— begin PAGE EXCERPT —

Great. Then I assume you don't have an issue with not enabling
render-nodes for those broken drivers,
(or at least a sysfs property or something similar flagging those device
nodes as broken)?

Thanks,
Thomas
Jerome Glisse March 20, 2014, 5:04 p.m. UTC | #14
On Thu, Mar 20, 2014 at 04:49:42PM +0100, Thomas Hellstrom wrote:
> On 03/20/2014 04:34 PM, Jerome Glisse wrote:
> > On Thu, Mar 20, 2014 at 03:59:17PM +0100, Thomas Hellstrom wrote:
> >> On 03/20/2014 03:36 PM, Jerome Glisse wrote:
> >>> In any case this is not a render node issue and there is no reasons to force
> >>> full VRAM eviction or anything like that.
> >> This comment suggests you haven't read the discussion fully.
> >>
> >> VRAM eviction was discussed in the context of legacy nodes.
> >>
> >> This is a render node issue because with legacy nodes you can work
> >> around insufficient command checking.
> >> With render nodes you can't.
> > On radeon you can not abuse the GPU period legacy node or not. My comment
> > was about the fact that this is a driver issue and not a render node issue.

— end PAGE EXCERPT —
— begin SUPPLIED ENTRIES —

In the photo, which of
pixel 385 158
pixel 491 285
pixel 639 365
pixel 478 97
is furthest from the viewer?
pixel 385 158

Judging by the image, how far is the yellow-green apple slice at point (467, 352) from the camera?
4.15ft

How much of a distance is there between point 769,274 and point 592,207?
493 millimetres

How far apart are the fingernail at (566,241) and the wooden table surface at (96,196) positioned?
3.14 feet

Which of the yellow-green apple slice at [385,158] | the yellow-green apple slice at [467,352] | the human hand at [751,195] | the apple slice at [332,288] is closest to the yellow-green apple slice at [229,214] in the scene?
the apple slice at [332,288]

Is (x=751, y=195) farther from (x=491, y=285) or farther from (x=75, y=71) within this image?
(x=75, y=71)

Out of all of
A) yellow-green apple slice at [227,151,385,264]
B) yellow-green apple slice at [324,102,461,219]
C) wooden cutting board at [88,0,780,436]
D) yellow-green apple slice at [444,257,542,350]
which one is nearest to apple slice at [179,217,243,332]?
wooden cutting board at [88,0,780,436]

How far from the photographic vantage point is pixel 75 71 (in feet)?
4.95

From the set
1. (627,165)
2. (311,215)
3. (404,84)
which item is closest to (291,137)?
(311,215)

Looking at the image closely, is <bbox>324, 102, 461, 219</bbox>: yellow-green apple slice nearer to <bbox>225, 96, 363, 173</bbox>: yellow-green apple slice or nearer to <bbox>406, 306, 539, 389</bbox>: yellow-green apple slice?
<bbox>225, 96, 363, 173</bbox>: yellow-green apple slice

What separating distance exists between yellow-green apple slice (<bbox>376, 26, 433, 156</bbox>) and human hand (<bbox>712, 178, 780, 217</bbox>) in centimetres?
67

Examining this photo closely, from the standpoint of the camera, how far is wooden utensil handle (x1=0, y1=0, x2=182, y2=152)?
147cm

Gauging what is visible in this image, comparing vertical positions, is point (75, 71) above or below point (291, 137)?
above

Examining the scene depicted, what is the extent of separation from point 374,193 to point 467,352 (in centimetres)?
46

— end SUPPLIED ENTRIES —

§ **GOALS**
1. Reproduce the passage of the render-node thread starting with "Great. Then I" and going on through "nodes as broken)?".
2. Decide whether each statement agrees with the render-node thread, answering yes or no and quoting the words that settle it: (a) Jerome Glisse's message is dated March 20, 2014. (b) Thomas Hellstrom says VRAM eviction was discussed in the context of render nodes. (c) Jerome Glisse says that on radeon the GPU can be abused only through legacy nodes.
3. Write the next part of the render-node thread, picking up after its final sentence.

§ **RESULTS**
1.
Great. Then I assume you don't have an issue with not enabling
render-nodes for those broken drivers,
(or at least a sysfs property or something similar flagging those device
nodes as broken)?

2.
(a) Yes: "Jerome Glisse March 20, 2014, 5:04 p.m. UTC"
(b) No: "VRAM eviction was discussed in the context of legacy nodes."
(c) No: "On radeon you can not abuse the GPU period legacy node or not."

3.
> > I would consider driver that allow to abuse the GPU block to access any
> > memory as broken no matter if we are talking about legacy or new render
> > node.
> >
> > Cheers,
> > Jérôme
> >
> 
> Great. Then I assume you don't have an issue with not enabling
> render-nodes for those broken drivers,
> (or at least a sysfs property or something similar flagging those device
> nodes as broken)?
> 
> Thanks,
> Thomas
> 
> 

Yes, broken driver should not have render node, at leadt in my view.

Cheers,
Jérôme
Rob Clark March 20, 2014, 5:34 p.m. UTC | #15
On Thu, Mar 20, 2014 at 6:28 AM, Thomas Hellstrom <thellstrom@vmware.com> wrote:
> On 03/20/2014 10:43 AM, David Herrmann wrote:
>> Hi
>>
>> On Thu, Mar 20, 2014 at 10:27 AM, Thomas Hellstrom
>> <thellstrom@vmware.com> wrote:
>>> A user logs in to a system where DRI clients use render nodes. The
>>> system grants rw permission on the render nodes for the console user.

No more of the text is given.